Time series (line and points)
# install.packages("ggplot2")
library(ggplot2)
# Data
df <- economics[economics$date > as.Date("2000-01-01"), ]
ggplot(df, aes(x = date, y = unemploy)) +
geom_line() +
geom_point()
The variable passed to x
inside aes
must be in a data format. Check the class of the variable with class(df$date)
or with str(df)
. You can use as.Date
and as.POSIXct
functions to transform dates into date format if needed.
Time series area
Sometimes time series are plotted with a shaded area. You can add it to your visualization making use of the geom_area
function.
# install.packages("ggplot2")
library(ggplot2)
# Data
df <- economics[economics$date > as.Date("2000-01-01"), ]
ggplot(df, aes(x = date, y = unemploy)) +
geom_area(fill = "gray", alpha = 0.9) +
geom_line()
Smoothed time series with stat_smooth
With geom_smooth
you can smooth the time series, which can be interesting to analyze trends or patterns. By default, geom_smooth
will add a confidence interval of the smoothed line, but you can remove it by setting se = FALSE
.
# install.packages("ggplot2")
library(ggplot2)
# Data
df <- economics[economics$date > as.Date("2000-01-01"), ]

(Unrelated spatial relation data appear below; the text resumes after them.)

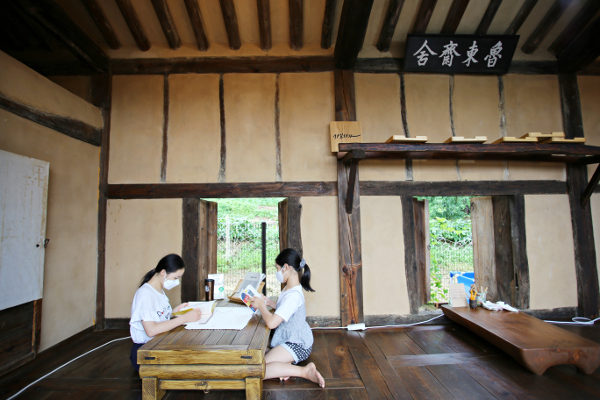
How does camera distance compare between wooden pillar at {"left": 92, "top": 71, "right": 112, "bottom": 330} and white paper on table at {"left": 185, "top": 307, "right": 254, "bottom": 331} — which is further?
wooden pillar at {"left": 92, "top": 71, "right": 112, "bottom": 330}

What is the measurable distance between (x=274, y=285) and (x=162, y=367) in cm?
485

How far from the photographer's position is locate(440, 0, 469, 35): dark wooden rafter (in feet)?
12.6

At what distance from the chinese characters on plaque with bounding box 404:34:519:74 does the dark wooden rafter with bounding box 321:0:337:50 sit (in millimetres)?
1121

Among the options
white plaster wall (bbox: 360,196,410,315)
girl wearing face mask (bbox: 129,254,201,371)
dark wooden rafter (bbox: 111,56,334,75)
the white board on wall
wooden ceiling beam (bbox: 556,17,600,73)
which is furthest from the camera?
dark wooden rafter (bbox: 111,56,334,75)

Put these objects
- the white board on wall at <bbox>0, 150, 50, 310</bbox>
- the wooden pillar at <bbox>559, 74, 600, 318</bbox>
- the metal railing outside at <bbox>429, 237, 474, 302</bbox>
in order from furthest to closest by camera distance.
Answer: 1. the metal railing outside at <bbox>429, 237, 474, 302</bbox>
2. the wooden pillar at <bbox>559, 74, 600, 318</bbox>
3. the white board on wall at <bbox>0, 150, 50, 310</bbox>

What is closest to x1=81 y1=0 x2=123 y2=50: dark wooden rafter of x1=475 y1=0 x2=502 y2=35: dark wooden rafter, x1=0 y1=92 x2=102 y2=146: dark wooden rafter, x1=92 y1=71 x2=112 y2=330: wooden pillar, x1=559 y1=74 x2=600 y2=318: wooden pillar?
x1=92 y1=71 x2=112 y2=330: wooden pillar

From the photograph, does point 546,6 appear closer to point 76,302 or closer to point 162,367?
point 162,367

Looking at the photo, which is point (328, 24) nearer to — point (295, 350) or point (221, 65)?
point (221, 65)

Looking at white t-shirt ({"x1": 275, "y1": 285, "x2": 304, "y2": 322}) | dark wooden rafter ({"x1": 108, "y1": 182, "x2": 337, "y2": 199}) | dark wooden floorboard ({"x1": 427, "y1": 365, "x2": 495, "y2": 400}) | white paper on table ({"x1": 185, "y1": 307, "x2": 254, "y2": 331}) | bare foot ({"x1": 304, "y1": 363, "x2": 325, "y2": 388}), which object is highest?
dark wooden rafter ({"x1": 108, "y1": 182, "x2": 337, "y2": 199})

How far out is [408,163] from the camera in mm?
4250

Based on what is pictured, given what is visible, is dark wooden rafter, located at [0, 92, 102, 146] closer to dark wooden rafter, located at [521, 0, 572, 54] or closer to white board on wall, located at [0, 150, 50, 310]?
white board on wall, located at [0, 150, 50, 310]

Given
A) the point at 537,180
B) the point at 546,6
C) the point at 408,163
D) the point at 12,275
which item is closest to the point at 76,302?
the point at 12,275

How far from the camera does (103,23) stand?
3910 millimetres

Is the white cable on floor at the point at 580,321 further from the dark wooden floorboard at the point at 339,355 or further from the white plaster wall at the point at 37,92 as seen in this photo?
the white plaster wall at the point at 37,92
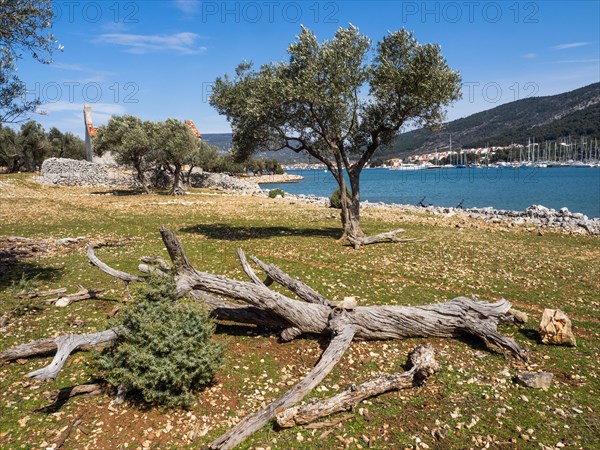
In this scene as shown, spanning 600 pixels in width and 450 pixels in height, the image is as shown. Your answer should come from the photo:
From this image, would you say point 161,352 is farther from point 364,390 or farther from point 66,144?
point 66,144

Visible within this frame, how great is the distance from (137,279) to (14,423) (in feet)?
15.8

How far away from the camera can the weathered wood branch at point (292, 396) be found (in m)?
6.52

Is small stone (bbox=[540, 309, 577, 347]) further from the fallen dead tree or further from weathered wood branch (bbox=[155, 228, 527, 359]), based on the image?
weathered wood branch (bbox=[155, 228, 527, 359])

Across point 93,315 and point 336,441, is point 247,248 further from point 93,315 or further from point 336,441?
point 336,441

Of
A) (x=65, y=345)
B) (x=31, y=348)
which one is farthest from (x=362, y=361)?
(x=31, y=348)

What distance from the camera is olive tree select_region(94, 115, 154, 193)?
49.6 metres

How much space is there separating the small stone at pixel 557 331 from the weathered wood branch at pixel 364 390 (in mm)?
4060

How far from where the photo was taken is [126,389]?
7555mm

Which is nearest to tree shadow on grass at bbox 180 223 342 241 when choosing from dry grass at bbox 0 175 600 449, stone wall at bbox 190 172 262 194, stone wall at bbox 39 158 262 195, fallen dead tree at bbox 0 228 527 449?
dry grass at bbox 0 175 600 449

ggplot(df, aes(x = date, y = unemploy)) +
geom_line() +
geom_smooth(se = FALSE)
Plotting multiple time series on the same graph
In order to plot several time series at once you will need to have your data frame in long format. For this example we will use a subset of the economics_long
ggplot2 sample data frame.
# install.packages("ggplot2")
library(ggplot2)
library(dplyr)
# Data
df2 <- economics_long[economics_long$date > as.Date("2000-01-01"), ] %>%
filter(variable == "pce" | variable == "unemploy")
ggplot(df2, aes(x = date, y = value, color = variable)) +
geom_line() +
theme(legend.position = "bottom")
The color for each line can be customized with scale_color_manual
, specifying as many colors as lines with the values
argument or making used of other discrete color scale function.
Split the time series in several plots by day, week, month, year, …
Making use of ggplot2 facets you can split your time series on predefined intervals. In the following example we are using the year
function from lubridate
to extract the corresponding year for each observation and use the new column to split the time series. We set scales = "free"
to let the axis scales free.
# install.packages("ggplot2")
# install.packages("lubridate")
library(ggplot2)
library(lubridate)
# Data
df <- economics[economics$date > as.Date("2000-01-01"), ]
# New column with the corresponding year for each date
df$year <- year(df$date)
ggplot(df, aes(x = date, y = unemploy)) +
geom_line() +
facet_wrap(~year, scales = "free")
scale_x_date
With the scale_x_date
function you can customize the X-axis scale when its a date. For instance, you will be able to transform the format of the dates, the limits of the plot or the number of breaks and minor breaks of the axis. In the following table you will see a list of common symbols used to specify different date formats. Note that you can combine the symbols the way you want, as in the examples below.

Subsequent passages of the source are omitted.